(This post originally appeared on Danish Crowdsourcing Association website)
I strongly believe that as an open innovation tool, crowdsourcing has a bright future, but only if it proves its economic worth. In other words, when properly designed and executed, a crowdsourcing campaign should be able to solve a problem in a more cost-effective way than other tools.
This proof, however, doesn’t come easy, as economic analyses of crowdsourcing campaigns, whether successful or not, usually aren’t publicly available. Yet, fortunately, such data do appear in the open time to time–and they’re nothing short of spectacular.

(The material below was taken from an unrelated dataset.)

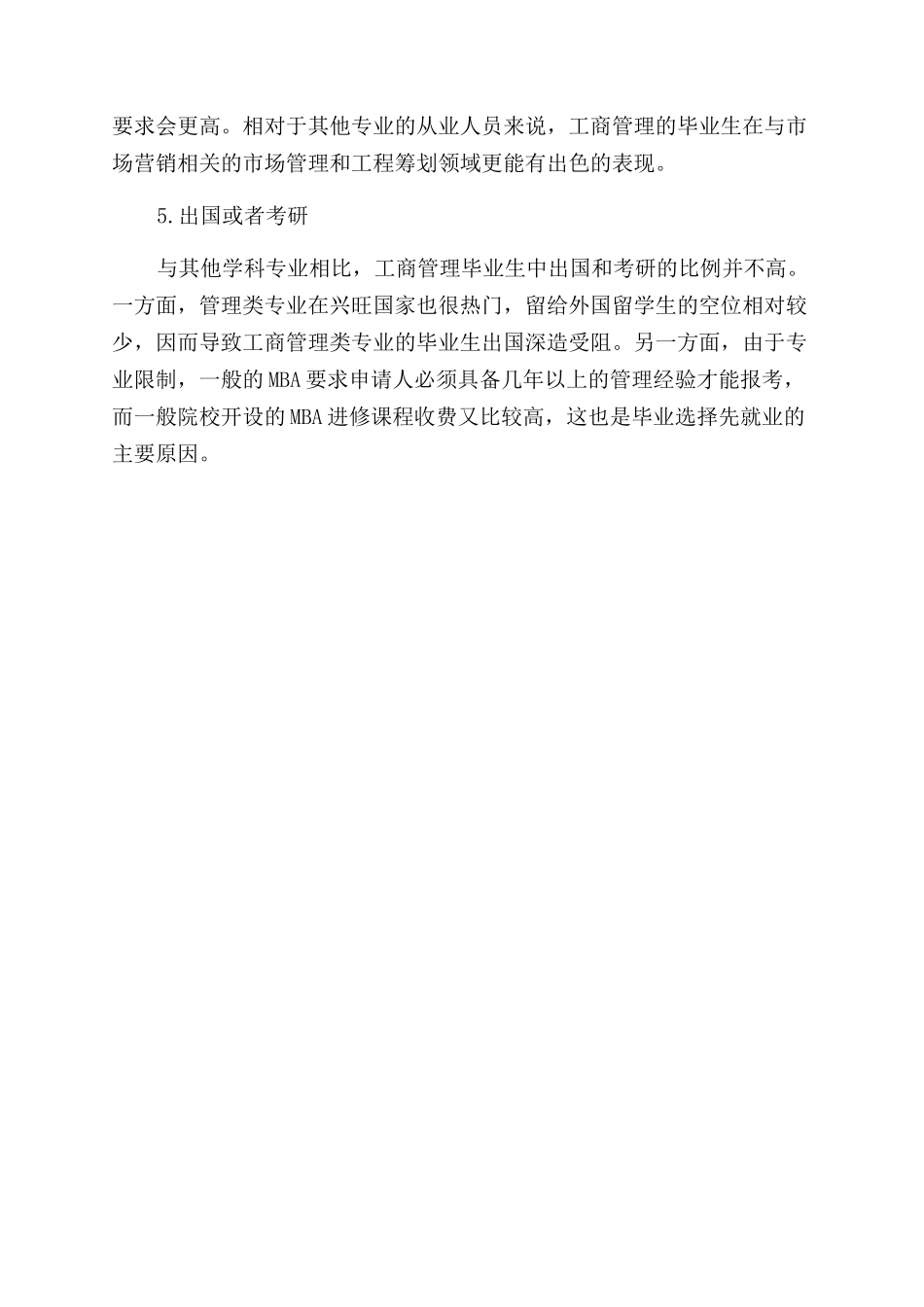 要求会更高。相对于其他专业的从业人员来说，工商管理的毕业生在与市场营销相关的市场管理和工程筹划领域更能有出色的表现。

5.出国或者考研

与其他学科专业相比，工商管理毕业生中出国和考研的比例并不高。一方面，管理类专业在兴旺国家也很热门，留给外国留学生的空位相对较少，因而导致工商管理类专业的毕业生出国深造受阻。另一方面，由于专业限制，一般的MBA要求申请人必须具备几年以上的管理经验才能报考，而一般院校开设的MBA进修课程收费又比较高，这也是毕业选择先就业的主要原因。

In 2010, Forrester Consulting published a case study describing open innovation program at a large multinational agricultural company Syngenta. The study analyzed the total economic impact and return on investment (ROI) Syngenta had realized by using a crowdsourcing platform provided by InnoCentive, an open innovation intermediary. The Forrester’s analysis identified a number of benefits gained by Syngenta from this cooperation, including cost savings from finding solutions to difficult R&D problems, productivity savings for Syngenta’s researchers and reduction in intellectual property transfer time. The total value of these benefits was estimated at $11,861,688 over three years. Given that the total cost of using InnoCentive services over the same period amounted to $4,200,567, Forrester calculated that a three-year, risk-adjusted ROI for Syngenta was 182%, with a payback period of fewer than two months. Isn’t it cool?

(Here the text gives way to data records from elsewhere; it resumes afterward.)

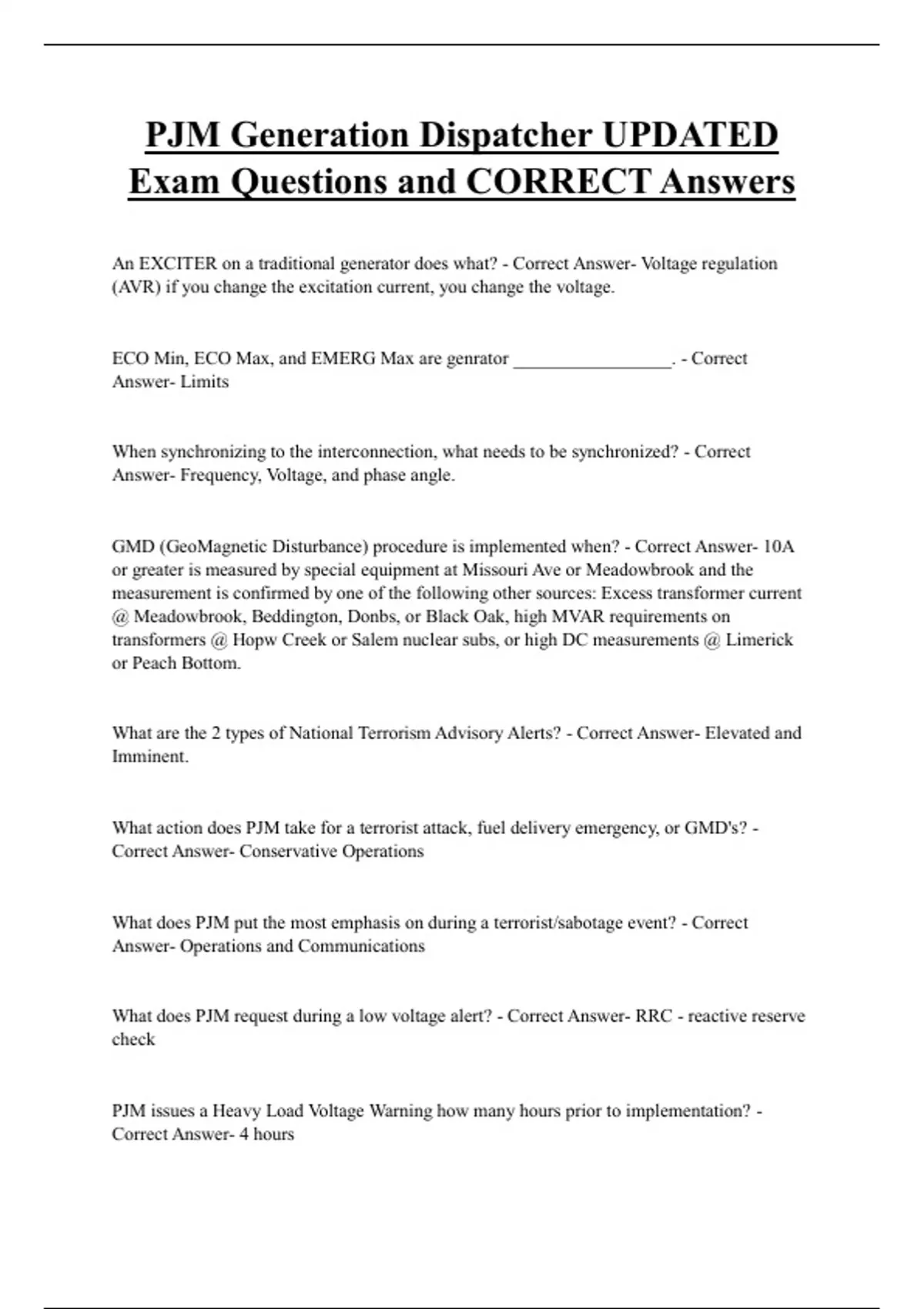 PJM Generation Dispatcher UPDATED Exam Questions and CORRECT Answers

An EXCITER on a traditional generator does what? - Correct Answer- Voltage regulation (AVR) if you change the excitation current, you change the voltage.

ECO Min, ECO Max, and EMERG Max are genrator _________________. - Correct Answer- Limits

When synchronizing to the interconnection, what needs to be synchronized? - Correct Answer- Frequency, Voltage, and phase angle.

GMD (GeoMagnetic Disturbance) procedure is implemented when? - Correct Answer- 10A or greater is measured by special equipment at Missouri Ave or Meadowbrook and the measurement is confirmed by one of the following other sources: Excess transformer current @ Meadowbrook, Beddington, Donbs, or Black Oak, high MVAR requirements on transformers @ Hopw Creek or Salem nuclear subs, or high DC measurements @ Limerick or Peach Bottom.

What are the 2 types of National Terrorism Advisory Alerts? - Correct Answer- Elevated and Imminent.

What action does PJM take for a terrorist attack, fuel delivery emergency, or GMD's? - Correct Answer- Conservative Operations

What does PJM put the most emphasis on during a terrorist/sabotage event? - Correct Answer- Operations and Communications

What does PJM request during a low voltage alert? - Correct Answer- RRC - reactive reserve check

PJM issues a Heavy Load Voltage Warning how many hours prior to implementation? - Correct Answer- 4 hours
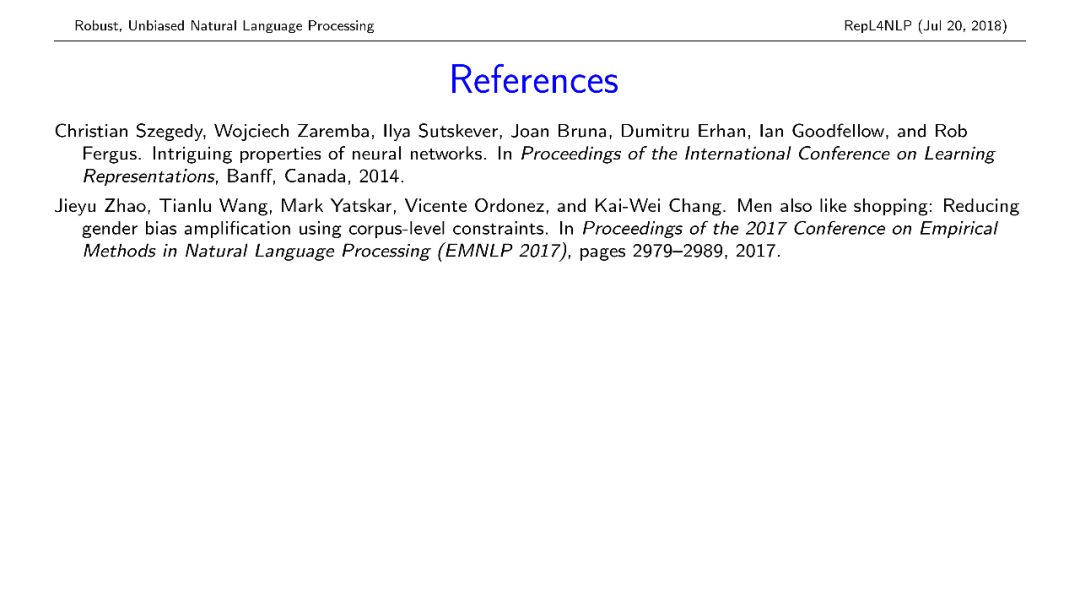 Robust, Unbiased Natural Language Processing
RepL4NLP (Jul 20, 2018)

References

Christian Szegedy, Wojciech Zaremba, Ilya Sutskever, Joan Bruna, Dumitru Erhan, Ian Goodfellow, and Rob Fergus. Intriguing properties of neural networks. In Proceedings of the International Conference on Learning Representations, Banff, Canada, 2014.

Jieyu Zhao, Tianlu Wang, Mark Yatskar, Vicente Ordonez, and Kai-Wei Chang. Men also like shopping: Reducing gender bias amplification using corpus-level constraints. In Proceedings of the 2017 Conference on Empirical Methods in Natural Language Processing (EMNLP 2017), pages 2979–2989, 2017.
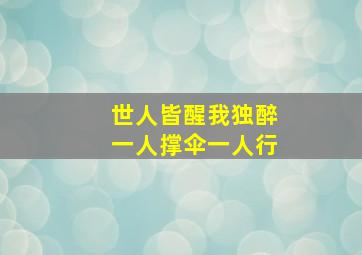 世人皆醒我独醉
一人撑伞一人行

More recently, a piece of data that would make crowdsourcing fans really happy came out of Harvard Medical School. In one of their research projects, HMS scientists employed the DNA sequencing algorithm with a capacity of processing 100,000 sequences in 260 minutes. This was way too slow, and in order to improve the efficiency of the algorithm, HMS hired a full-time developer with the annual salary of $120,000. The developer did lower the processing time to 47 minutes, a 5.5-fold improvement, but this was still not fast enough. HMS then launched an open innovation contest that ran for two weeks and offered $6,000 in prize money. 733 participants took part in the competition, and 122 of them (representing 69 countries) submitted algorithms. The winning solution was capable of doing the desired job in 16(!) seconds, a 1,000-fold improvement over the MegaBLAST algorithm and a 180-fold improvement over the internal solution. Given a 20-fold difference in costs ($120,000 vs. $6,000), the HMS crowdsourcing campaign was overall 3,600-fold more cost-effective than the internal solution. Let me repeat: 3,600-fold more cost-effective!

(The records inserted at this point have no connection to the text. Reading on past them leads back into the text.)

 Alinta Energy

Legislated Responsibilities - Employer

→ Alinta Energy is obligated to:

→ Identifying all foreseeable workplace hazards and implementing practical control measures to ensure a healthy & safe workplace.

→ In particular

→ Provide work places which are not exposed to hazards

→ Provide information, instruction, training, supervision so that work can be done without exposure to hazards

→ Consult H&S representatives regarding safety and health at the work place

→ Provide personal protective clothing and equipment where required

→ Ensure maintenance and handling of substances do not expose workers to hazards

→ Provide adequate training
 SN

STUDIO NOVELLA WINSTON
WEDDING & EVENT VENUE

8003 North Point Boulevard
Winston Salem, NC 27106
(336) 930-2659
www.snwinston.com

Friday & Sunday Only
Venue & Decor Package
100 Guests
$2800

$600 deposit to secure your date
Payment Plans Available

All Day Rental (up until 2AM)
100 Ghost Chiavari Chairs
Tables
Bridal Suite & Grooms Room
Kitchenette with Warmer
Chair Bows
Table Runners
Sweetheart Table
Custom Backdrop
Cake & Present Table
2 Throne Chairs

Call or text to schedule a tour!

However, as I said in the beginning, good things could happen only when a crowdsourcing campaign is well designed and skillfully executed. And here is where the problem with crowdsourcing seems to reside: many organizations simply lack an appropriate expertise. But this is a topic for another conversation.
Hello Eugene, you may be interested by an interview we have done recently with Anders Hjalmarsson, he doesn’t have ROI figures but success ratios and an analysis of barriers to success in crowdsourcing.
http://www.idexlab.com/blog/open-innovation-barriers
Thank you very much for the link to the interview, Pierre! Read it with great interest. Very useful and thought-provoking.